Problem statement: Your job with the data below is to output exactly the lines from the one holding "Tape and video recordings" down to the one holding "at (s/q, t/q)", both included, and no others.

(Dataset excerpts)
◇ ◇ ◇ ◇
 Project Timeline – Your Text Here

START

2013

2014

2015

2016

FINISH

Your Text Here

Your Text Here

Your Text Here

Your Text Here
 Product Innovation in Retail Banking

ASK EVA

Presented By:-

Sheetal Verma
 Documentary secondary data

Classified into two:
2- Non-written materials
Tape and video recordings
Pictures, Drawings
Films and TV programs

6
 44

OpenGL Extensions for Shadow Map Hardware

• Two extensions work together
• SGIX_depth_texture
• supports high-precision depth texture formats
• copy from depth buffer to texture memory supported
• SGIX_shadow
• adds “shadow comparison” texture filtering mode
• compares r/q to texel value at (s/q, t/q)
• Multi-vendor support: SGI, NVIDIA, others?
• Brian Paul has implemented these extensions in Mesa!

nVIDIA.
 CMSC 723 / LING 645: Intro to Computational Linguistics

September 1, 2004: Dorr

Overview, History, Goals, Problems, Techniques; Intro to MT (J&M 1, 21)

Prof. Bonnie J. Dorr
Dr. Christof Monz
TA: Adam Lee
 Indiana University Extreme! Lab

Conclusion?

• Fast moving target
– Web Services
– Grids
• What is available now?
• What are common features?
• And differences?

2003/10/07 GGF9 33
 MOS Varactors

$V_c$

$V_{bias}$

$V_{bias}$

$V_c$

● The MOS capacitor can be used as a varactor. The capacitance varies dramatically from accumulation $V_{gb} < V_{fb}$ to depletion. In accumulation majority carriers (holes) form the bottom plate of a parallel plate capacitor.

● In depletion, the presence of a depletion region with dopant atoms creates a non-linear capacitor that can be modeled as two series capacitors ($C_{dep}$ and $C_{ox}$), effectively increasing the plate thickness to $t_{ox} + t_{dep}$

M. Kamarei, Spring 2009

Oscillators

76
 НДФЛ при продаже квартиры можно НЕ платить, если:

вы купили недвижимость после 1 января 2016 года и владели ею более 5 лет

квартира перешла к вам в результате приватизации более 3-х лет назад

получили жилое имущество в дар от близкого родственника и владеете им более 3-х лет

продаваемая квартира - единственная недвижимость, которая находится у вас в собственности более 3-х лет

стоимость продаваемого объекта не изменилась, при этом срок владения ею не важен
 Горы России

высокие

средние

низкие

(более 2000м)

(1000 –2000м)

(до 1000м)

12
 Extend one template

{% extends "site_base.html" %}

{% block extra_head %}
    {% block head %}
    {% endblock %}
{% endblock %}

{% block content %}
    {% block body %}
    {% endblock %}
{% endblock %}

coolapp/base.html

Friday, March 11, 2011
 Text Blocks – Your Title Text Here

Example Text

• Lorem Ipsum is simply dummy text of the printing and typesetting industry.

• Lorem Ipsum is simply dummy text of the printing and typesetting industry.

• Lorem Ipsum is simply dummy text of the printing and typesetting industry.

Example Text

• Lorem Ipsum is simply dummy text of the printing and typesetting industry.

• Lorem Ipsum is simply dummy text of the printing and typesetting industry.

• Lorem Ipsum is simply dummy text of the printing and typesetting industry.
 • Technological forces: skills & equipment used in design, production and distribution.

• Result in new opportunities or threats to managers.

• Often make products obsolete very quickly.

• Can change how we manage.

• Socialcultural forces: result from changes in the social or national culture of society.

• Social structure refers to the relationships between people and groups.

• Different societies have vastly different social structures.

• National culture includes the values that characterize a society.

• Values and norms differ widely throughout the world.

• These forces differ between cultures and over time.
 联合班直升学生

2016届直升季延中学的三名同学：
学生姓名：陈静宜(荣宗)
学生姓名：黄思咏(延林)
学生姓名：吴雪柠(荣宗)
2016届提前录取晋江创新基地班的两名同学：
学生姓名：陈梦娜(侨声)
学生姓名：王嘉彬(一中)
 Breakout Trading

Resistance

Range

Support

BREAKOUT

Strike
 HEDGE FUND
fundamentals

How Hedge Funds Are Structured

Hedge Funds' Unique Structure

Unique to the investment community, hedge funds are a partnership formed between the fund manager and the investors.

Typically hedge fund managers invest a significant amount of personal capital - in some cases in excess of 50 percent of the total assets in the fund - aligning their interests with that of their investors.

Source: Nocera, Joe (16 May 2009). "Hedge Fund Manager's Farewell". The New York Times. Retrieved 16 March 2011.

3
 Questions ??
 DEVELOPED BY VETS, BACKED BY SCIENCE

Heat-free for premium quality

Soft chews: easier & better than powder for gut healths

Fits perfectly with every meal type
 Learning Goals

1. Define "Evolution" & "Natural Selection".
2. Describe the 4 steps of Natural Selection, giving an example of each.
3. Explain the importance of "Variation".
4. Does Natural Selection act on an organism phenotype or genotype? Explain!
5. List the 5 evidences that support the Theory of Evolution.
◇ ◇ ◇ ◇
Response area:
Tape and video recordings
Pictures, Drawings
Films and TV programs

6
 44

OpenGL Extensions for Shadow Map Hardware

• Two extensions work together
• SGIX_depth_texture
• supports high-precision depth texture formats
• copy from depth buffer to texture memory supported
• SGIX_shadow
• adds “shadow comparison” texture filtering mode
• compares r/q to texel value at (s/q, t/q)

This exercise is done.